- Junqan Location within Iran
- Coordinates: 32°09′02″N 50°41′16″E﻿ / ﻿32.15056°N 50.68778°E
- Country: Iran
- Province: Chaharmahal and Bakhtiari
- County: Farsan
- District: Junqan

Population (2016)
- • Total: 14,433
- Time zone: UTC+3:30 (IRST)

= Junqan =

City in Chaharmahal and Bakhtiari province, Iran

Junqan (جونقان) (Note: Also romanized as Jūnaqān, Jūneqān, Jūnoqān, and Jūnqān; also known as Jooneghan) is a city in, and the capital of, Junqan District in Farsan County, Chaharmahal and Bakhtiari province, Iran.

==Demographics==
===Language===
Three languages are spoken in Junqan: Turkic, Bakhtiari and Persian. The three together paint a picture of balanced multilingualism in the community; each is dominant in certain aspects and recessive in others.

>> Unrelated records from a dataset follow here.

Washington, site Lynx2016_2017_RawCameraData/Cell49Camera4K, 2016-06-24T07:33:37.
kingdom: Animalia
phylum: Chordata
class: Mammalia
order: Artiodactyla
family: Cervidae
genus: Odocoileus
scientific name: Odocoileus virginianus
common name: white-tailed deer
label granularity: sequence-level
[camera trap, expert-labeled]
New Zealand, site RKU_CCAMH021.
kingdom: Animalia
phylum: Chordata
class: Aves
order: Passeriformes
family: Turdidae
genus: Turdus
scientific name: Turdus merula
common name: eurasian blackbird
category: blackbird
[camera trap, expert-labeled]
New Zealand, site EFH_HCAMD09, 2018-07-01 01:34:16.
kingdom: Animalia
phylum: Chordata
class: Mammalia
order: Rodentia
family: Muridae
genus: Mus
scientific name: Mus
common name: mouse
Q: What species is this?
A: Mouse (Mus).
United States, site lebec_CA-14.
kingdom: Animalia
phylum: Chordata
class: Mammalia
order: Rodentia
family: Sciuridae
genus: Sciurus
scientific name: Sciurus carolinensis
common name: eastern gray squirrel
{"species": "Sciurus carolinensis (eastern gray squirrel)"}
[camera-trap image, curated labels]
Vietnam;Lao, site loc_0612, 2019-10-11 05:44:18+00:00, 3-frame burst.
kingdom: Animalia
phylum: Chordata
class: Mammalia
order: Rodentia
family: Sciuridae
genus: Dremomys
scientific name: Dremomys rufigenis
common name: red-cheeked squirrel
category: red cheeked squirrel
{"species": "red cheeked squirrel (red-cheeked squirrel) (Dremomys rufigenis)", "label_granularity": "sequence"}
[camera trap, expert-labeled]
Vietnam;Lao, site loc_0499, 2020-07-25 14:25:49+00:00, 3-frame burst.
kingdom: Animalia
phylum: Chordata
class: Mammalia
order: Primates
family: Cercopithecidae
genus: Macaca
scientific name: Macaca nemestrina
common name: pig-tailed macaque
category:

Turkic is numerically the city's dominant first language (L1)—unlike in the majority of the province where it is Bakhtiari—and is used together with Bakhtiari at home. Turkic is also used as the primary language in shared social contexts. Nevertheless, the majority of people in Junqan are equally skilled in both Bakhtari and Turkic, regardless of which language they speak at home.

Junqan's Turkic speakers refer to their language simply as "Torki" (Turkic/Turkish), but they do admit a connection to Qashqai Turkic of Fars province. Because Southern Lori, a close relative of Bakhtiari, is spoken alongside Qashqai Turkic in Fars, the term "Lori-ye Bakhtiyri" (Bakhtiari Lori), which is not frequently used for Bakhtiari elsewhere in Chaharmahal and Bakhtiari Province, may reflect a perception of the language situation influenced by the Turkic speakers' origin in that province.

Persian, the nation's official language, and both Turkic and Bakhtiari coexist in diglossic relationships in Junqan. Both groups are seeing a linguistic shift toward Persian as L1 at-home instruction of Persian is becoming more common among both communities, although it may be that the social blend of the city is acting as a catalyst.

===Population===
At the time of the 2006 National Census, the city's population was 14,660 in 3,437 households, when it was in the Central District. The following census in 2011 counted 14,800 people in 3,933 households, by which time the city had been separated from the district in the formation of Junqan District. The 2016 census measured the population of the city as 14,433 people in 4,154 households.